Line for line, return the data exactly, omitting all pictures.

_Given material_
§
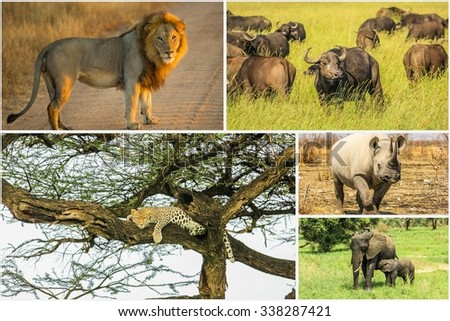 African Big Five animals collage, Buffalo, Elephant, Leopard, Black Rhino and Lion in national parks and african reserves like Kruger, Etosha and the Serengeti. - stock photo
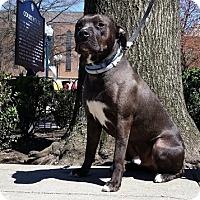 Adopt A Pet :: Deuce - Mount Juliet, TN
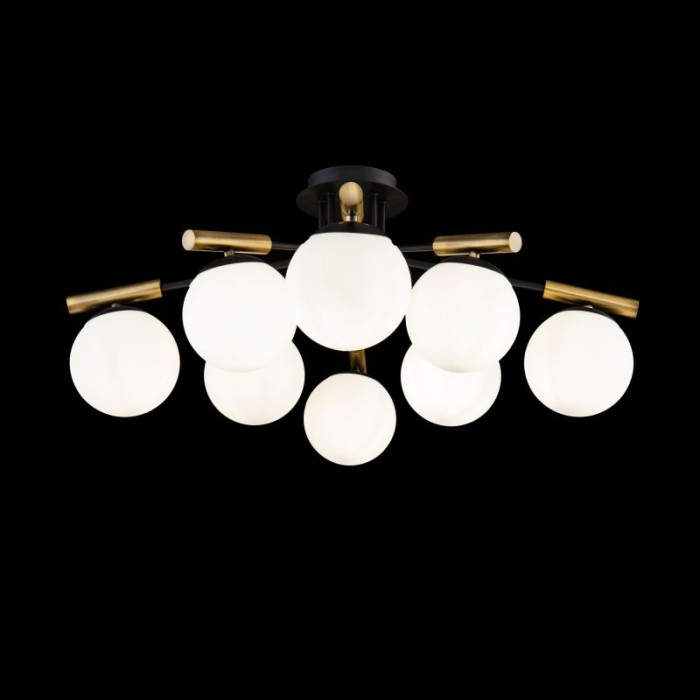 1Потолочный светильник Paolina FR5011CL-08B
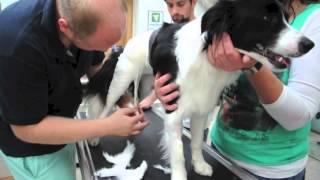 Operace poúrazové luxace kyčle u psa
§
_Reply_
 African Big Five animals collage, Buffalo, Elephant, Leopard, Black Rhino and Lion in national parks and african reserves like Kruger, Etosha and the Serengeti. - stock photo
 Adopt A Pet :: Deuce - Mount Juliet, TN
 1Потолочный светильник Paolina FR5011CL-08B
 Operace poúrazové luxace kyčle u psa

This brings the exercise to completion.